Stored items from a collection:

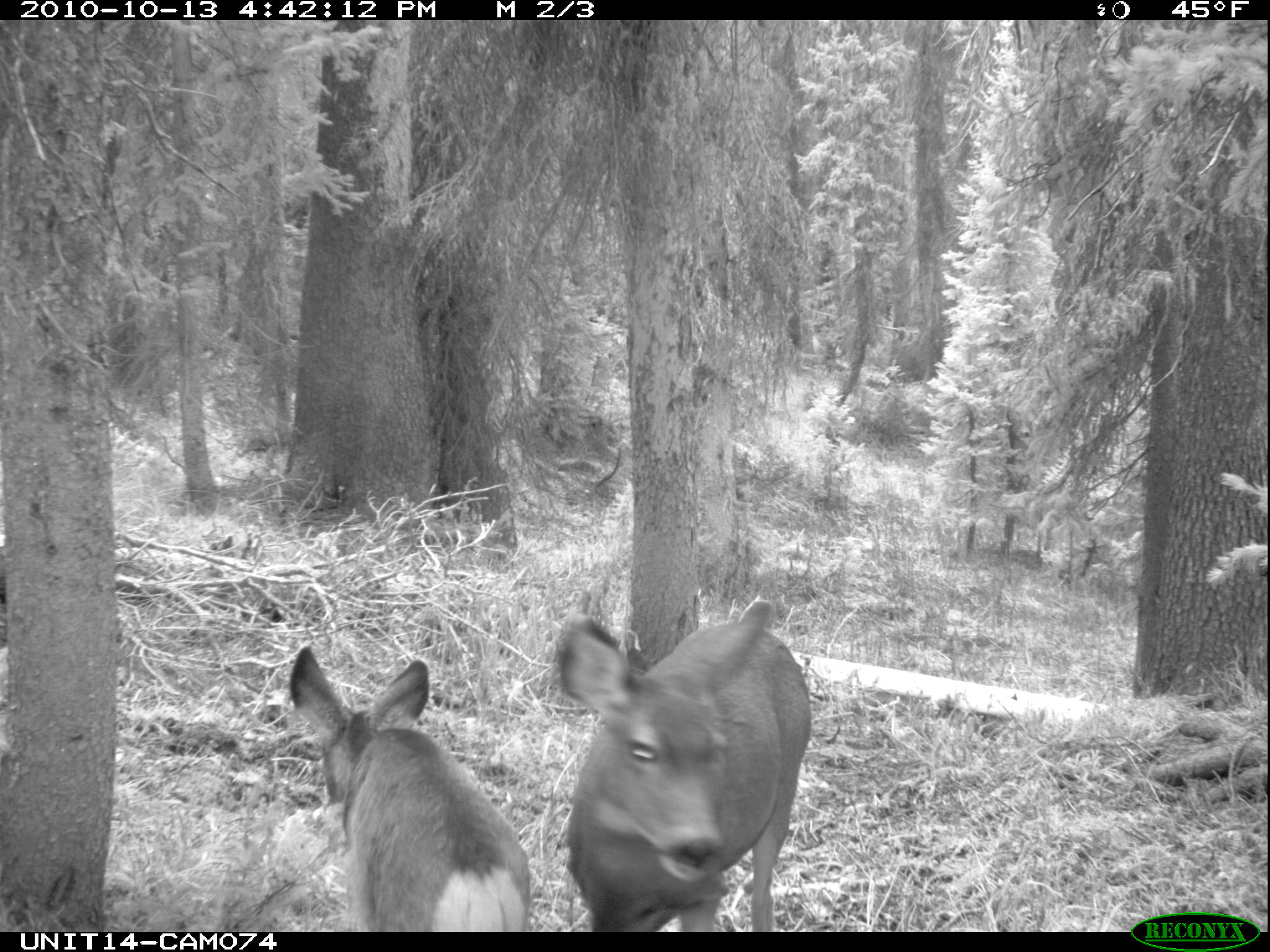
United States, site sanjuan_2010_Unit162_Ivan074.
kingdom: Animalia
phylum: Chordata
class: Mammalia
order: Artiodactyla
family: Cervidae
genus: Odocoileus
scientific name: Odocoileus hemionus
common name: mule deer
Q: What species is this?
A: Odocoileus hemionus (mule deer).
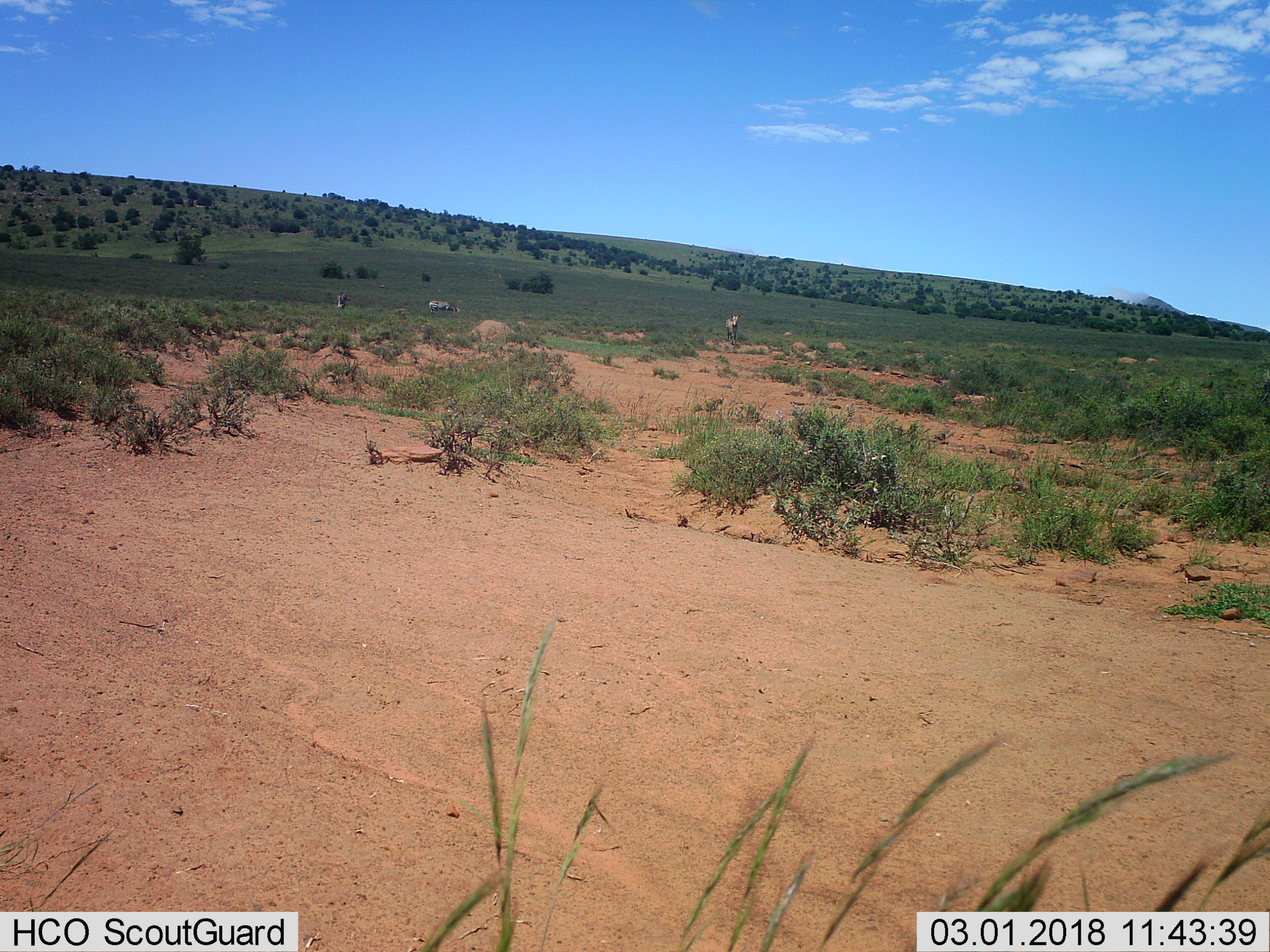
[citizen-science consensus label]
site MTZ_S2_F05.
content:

- PROBLEM DETAILS
An exact transcription of all the entries is required, without the pictures.

- SOLUTION FOR THIS PROBLEM
United States, site sanjuan_2010_Unit162_Ivan074.
kingdom: Animalia
phylum: Chordata
class: Mammalia
order: Artiodactyla
family: Cervidae
genus: Odocoileus
scientific name: Odocoileus hemionus
common name: mule deer
Q: What species is this?
A: Odocoileus hemionus (mule deer).
[citizen-science consensus label]
site MTZ_S2_F05.
content:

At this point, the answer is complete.